Читать книгу Die fünf Waldstädte - Paul Keller - Страница 7
Der Geistergrund.
ОглавлениеDer Geistergrund war der einzige Ort im Gebiet der fünf Waldstädte, von dem die Leute im Dorfe etwas Genaueres wussten. Während so ein Bauer achtlos durch Ameisenfeld stapfte und dort nicht einmal den Bürgermeister kannte, während er an der tausendjährigen Donarseiche dumm und achtlos vorüberging, ja selbst nach den Herrlichkeiten von Heinrichsburg kaum hinüberschielte, ging sein träges Herz sofort rascher, wenn er in die Nähe von Geistergrund kam.
Was spielten auch dort für schauerliche Geschichten an dem dunklen Moor und dem Graben mit dem schwarzen Wasser, Geschichten, die Hunderte von Jahren alt waren und an den Winterabenden beim flackernden Kienspanfeuer erzählt wurden, bis alle Wangen rot und alle Herzen bange waren.

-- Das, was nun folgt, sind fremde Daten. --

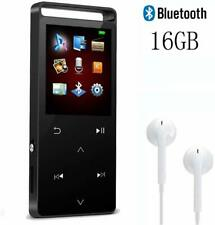 MP3 Player HIFI Lossless Sound MP4 Video Play 16GB SD Card Up To 128GB FM Radio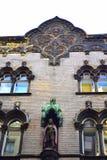 Vecchia Budapest di costruzione pittoresca Fotografia Stock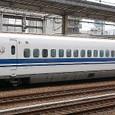 JR東海 700系新幹線 C5編成⑬ 725形500番台 725-504 (幹トウ)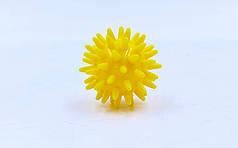 Мячик массажер резиновый  (d-4,5см, 30гр)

Da war die Geschichte von der Bäuerin, die ihren Mann umgebracht hatte, indem sie ihm ein Mahl von giftigen Pilzen bereitete. Noch am gleichen Tage kam die schwere Übeltat ans Tageslicht, und am anderen Morgen errichtete die Obrigkeit einen Galgen und hängte die Bäuerin auf. Aber ihr Leichnam verschwand, und auch der Leichnam des Mannes verschwand, und lange Zeit wusste niemand, wohin beide gekommen seien, bis eine Frau im Geistergrund einen grossen giftigen Pilz sah, der den Hut vor ihr abnahm und sagte: „Erbarme dich meiner, erbarme dich meiner!“ Als die Frau sich vor Schreck nicht rühren konnte, kam eine Schlange gekrochen und wickelte sich dem Pilz ums Bein. Und die Schlange sprach: „Ich fresse den Pilz; ich fresse den hässlichen, geizigen Pilz!“ Sie funkelte dabei mit den Augen.
Da ist die Frau schreiend davongelaufen und hat im Dorfe alles erzählt, und es hat sich lange Zeit niemand an den Geistergrund herangewagt.
Als aber einmal der Schuster Humpel erzählte, er habe nun die beiden auch gesehen, nur hätte diesmal der Pilz die Schlange gefressen, glaubte ihm niemand; denn die Leute waren sehr aufgeklärt, und Humpel war oft betrunken. — — —
Da war die andere Geschichte von dem Müller Eisert. Der war in der Zeit, da der alte Fritz Krieg führte, ins Lager der Russen übergegangen und war ein so schlechter Kerl geworden, dass er gegen seinen eigenen König kämpfte. Eisert besiegte auch den alten Fritz in der Schlacht bei Cunnersdorf und zog dann mit seinen Russen als ein prahlender Kriegsheld bis vor sein Heimatsdorf. Dort liess er Kanonen auffahren und alles zusammenschiessen und in Brand stecken. Dann ritt er auf einem pechschwarzen Ross durch das brennende Dorf und verhöhnte die Leute und zwang sie: „Gnädiger Herr!“ und „Euer Wohlgeboren!“ zu ihm zu sagen. Für diese Missetat wurde er bestraft. Als er wieder fortritt, begann auf dem Turme die Glocke zu läuten. Den Turm und die Kirche hatten die Russen, weil sie Christen sind, verschont.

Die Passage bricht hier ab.